Je vais passer les détails, mais les semaines qui suivirent furent ennuyeuses, lentes et longues. Beaucoup de familles se disputèrent et se déchirèrent à cause de cet enfermement. D’autres couples s’en sortaient mieux en passant leur temps à copuler pour s’occuper, comme quoi certains avaient de la chance. Les anciens sortaient presque toujours autant pour faire leurs courses, ils se promenaient affublés de gants et couches alors qu’ils n’en avaient pas besoin : seuls ceux ayant des symptômes et donc le risque d’être contagieux devaient en porter. La paranoïa collective colportée par les réseaux sociaux n’aidèrent en rien, le stress et l’angoisse grandissaient chaque jour un peu plus. Enfin, c’est ce que beaucoup disaient. Je passais mon temps soit à jouer à la console ou alors j’allais bosser, comme si le confinement n’existait pas, quoique je ne voyais pas grand monde dehors et je me souviens regretter les fois où je croisais des jolies filles ou encore quand je discutais avec mon voisin, un sexagénaire très sympa et trop loquace qui me tenait bien souvent la jambe quand il me croisait dans l’entrée de notre immeuble, une de mes rares interactions sociales en dehors du travail. Je me demande ce qu’il est devenu ce brave vieil homme d’ailleurs…

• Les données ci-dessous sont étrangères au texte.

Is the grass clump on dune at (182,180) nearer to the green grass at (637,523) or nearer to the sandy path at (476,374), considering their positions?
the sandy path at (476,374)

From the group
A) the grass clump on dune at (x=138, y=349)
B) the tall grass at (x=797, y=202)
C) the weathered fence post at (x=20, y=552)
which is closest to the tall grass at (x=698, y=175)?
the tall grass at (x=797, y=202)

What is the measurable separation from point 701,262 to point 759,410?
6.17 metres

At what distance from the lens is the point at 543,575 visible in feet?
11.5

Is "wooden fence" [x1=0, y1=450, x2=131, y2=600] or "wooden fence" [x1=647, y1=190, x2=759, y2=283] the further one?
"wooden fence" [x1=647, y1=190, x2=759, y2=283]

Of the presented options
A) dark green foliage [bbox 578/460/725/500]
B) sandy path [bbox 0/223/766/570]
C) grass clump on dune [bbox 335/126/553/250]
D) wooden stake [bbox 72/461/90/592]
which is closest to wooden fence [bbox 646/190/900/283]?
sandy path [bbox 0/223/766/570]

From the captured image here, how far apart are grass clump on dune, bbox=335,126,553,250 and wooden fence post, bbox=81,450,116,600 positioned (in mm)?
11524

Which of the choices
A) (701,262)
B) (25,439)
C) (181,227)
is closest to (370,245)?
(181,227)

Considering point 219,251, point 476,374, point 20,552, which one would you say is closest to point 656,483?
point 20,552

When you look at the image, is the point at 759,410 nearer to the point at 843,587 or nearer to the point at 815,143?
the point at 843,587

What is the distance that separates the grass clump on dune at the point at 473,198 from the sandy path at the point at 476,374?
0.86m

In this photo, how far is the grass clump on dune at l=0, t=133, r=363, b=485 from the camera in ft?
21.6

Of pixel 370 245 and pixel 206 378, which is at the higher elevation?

Et comme il fallait s’y attendre, je suis tombé malade. Un collègue du boulot infecta une bonne partie de l’entreprise, tout ça car mon chef trouvait important de garder une bonne cohésion d’équipe et donc : de se serrer la main. On peut être chef et con, c’est pas incompatible apparemment. S’en était suivit plusieurs jours de diarrhée aigu, de vomissements, de vertiges et même d’hallucinations à cause de la fièvre et de la déshydrations. Vivant seul dans mon logement, j’étais destiné à mourir sans obtenir l’aide de quelqu’un et me faire dévorer par mon chat, et pourtant… alors que j’avais perdu connaissance en sortant des toilettes, j’avais aperçu une personne s’introduire dans mon appartement. Ma dernière pensée se résumait à un mitige de soulagement de voir quelqu’un et de dégout à l’idée qu’on me cambriole avant même que je crève…
J’ignore combien de temps a duré mon rétablissement, probablement plusieurs semaines, car à mon réveil, le monde avait complétement changé. Internet était muet, l’électricité n’était plus accessible partout et les grandes villes avaient été déserté. En simple : ce n’était par la guerre ou une arme nucléaire qui avait ravagé le monde mais… la diarrhée.